The main focus of this book is on literary works published in the 21st century, but Landström takes care to situate recent titles in a tradition that stretches back to the early 20th century. By comparing and contrasting the early ‘proletarian poets’ and the conditions in which they lived and wrote with today’s writers from working-class backgrounds, he also traces the far-reaching social and economic developments that have transformed Sweden, such as the abolition of the statare system of agricultural contract labourers, the rise (and later decline) of the labour movement and the creation of the social welfare system.
Landström sees in recently published titles more of an emphasis on individuals’ movements up – and occasionally down – the socioeconomic ladder. Members of today’s ‘precariat’ portrayed in working-class novels may work in offices or as bike couriers rather than in factories or on the land.
Landström also looks at contemporary poets and graphic-novel creators. He touches briefly on future prospects for working-class writing and hopes that exciting new voices will emerge from Sweden’s segregated suburbs, home to many young people with immigrant backgrounds.
In addition to his own assessments and insights, Landström includes some well-chosen quotes from literary essays and academic works. But the overall tone is far from turgid academic writing. As a literary critic himself, Landström also pays attention to critical reception in the press and cites sales figures for titles that achieved particular commercial success.
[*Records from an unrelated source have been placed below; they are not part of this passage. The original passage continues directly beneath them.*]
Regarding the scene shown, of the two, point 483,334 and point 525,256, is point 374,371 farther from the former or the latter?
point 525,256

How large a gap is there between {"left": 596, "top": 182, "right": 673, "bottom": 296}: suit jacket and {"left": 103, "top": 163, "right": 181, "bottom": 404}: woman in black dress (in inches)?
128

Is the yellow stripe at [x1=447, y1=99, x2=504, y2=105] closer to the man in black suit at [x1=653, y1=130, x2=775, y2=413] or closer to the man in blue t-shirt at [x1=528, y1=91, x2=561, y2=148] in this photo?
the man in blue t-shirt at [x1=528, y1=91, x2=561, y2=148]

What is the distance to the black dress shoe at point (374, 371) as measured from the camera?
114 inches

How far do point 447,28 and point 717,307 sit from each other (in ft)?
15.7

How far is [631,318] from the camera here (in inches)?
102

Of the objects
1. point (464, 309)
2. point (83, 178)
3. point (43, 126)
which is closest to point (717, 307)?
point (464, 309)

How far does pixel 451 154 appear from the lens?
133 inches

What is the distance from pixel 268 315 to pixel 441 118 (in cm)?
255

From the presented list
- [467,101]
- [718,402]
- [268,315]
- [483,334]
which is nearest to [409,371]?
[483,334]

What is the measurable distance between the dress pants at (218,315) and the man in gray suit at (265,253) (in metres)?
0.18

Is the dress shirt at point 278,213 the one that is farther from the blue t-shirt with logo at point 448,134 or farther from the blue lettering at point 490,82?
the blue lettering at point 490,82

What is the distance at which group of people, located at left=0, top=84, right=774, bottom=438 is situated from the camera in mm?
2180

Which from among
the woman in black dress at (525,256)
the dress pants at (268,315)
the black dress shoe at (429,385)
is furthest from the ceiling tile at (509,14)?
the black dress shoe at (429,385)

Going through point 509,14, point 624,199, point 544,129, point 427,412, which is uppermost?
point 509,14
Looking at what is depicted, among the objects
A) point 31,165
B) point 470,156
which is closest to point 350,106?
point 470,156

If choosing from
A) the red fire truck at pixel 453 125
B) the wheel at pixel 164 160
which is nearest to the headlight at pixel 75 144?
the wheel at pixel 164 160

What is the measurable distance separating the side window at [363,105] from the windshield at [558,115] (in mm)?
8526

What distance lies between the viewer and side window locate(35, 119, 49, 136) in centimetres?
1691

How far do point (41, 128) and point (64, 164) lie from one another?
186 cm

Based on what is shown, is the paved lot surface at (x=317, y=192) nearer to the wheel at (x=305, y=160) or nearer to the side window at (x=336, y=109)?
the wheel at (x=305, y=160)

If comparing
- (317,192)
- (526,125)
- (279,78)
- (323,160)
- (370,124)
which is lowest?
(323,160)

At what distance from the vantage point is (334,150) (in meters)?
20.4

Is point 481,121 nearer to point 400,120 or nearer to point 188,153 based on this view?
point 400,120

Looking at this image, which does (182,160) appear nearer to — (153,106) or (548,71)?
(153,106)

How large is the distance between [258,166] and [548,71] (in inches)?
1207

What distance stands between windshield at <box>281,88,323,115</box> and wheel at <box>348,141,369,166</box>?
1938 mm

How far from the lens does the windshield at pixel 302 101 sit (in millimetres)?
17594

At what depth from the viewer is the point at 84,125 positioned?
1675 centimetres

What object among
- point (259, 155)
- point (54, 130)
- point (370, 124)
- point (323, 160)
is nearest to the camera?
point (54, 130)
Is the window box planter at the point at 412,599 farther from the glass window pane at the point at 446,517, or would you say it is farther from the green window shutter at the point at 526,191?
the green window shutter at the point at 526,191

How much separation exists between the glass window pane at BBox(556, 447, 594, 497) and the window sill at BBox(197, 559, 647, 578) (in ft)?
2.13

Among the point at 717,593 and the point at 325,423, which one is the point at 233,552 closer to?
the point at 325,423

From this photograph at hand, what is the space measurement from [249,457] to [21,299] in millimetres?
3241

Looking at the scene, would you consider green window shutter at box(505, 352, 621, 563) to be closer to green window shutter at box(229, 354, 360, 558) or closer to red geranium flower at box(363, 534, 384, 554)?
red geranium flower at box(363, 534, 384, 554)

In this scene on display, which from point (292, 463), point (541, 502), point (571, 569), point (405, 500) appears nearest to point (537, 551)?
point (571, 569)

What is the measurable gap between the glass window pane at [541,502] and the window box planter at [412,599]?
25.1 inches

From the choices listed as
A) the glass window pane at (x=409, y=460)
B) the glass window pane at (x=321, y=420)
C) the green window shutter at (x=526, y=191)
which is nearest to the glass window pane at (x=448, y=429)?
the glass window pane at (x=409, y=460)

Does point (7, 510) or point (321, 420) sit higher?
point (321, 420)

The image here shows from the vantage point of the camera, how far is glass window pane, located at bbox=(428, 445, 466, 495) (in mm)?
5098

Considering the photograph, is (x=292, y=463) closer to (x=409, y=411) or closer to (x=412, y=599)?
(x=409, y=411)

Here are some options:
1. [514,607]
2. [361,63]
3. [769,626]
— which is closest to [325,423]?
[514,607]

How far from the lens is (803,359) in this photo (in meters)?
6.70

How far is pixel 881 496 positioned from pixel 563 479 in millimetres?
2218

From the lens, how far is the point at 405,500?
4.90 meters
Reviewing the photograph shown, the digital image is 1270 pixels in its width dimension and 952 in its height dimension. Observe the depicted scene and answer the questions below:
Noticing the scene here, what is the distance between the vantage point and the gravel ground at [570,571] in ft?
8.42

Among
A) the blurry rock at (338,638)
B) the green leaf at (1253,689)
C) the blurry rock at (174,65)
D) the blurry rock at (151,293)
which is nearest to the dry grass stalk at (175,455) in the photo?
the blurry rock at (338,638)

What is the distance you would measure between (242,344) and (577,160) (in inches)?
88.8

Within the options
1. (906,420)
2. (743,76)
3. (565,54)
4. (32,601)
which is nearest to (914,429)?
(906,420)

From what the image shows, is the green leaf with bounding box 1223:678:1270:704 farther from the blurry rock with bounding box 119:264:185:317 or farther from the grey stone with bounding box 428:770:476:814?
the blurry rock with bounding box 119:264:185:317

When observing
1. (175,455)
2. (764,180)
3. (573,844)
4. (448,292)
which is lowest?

Because the vast majority of the literary works described in this volume – as well as the reviews and other references cited – are not available in English translation, it is highly unlikely that any Anglophone publisher would rush to acquire translation rights for this book. In an English-language context, it will appeal most to students and literary and cultural scholars who are able to read the primary sources in Swedish. That leads me to my main criticism of the book. While Landström has given adequate information in the text to enable readers to locate the source materials he quotes via an internet search, the publishers have failed to include an index or bibliography. Because the chapters are arranged thematically rather than strictly chronologically, individual authors and works appear at various places throughout the book. Fortunately an ebook is available, which would permit readers to search for terms easily enough. But users (and humble reviewers) of the print version have to resort to copious notes, marginal jottings or sticky notes to keep track of places they might want to refer back to. That is a serious shortcoming in an otherwise valuable reference work. I understand, however, that a second edition of the book will include an index and bibliography, as well as an afterword in which Rasmus Landström acknowledges the ideas of earlier scholars and critics on whose work he has drawn in this book. Those additions will increase the book’s usefulness to readers and researchers.
Verbal förlag, 2020
317 pages (hardback), also available as an ebook
Foreign rights: Per Sicking, Verbal förlag
Rasmus Landström is a literary critic. Arbetarlitteraturens återkomst is his first book.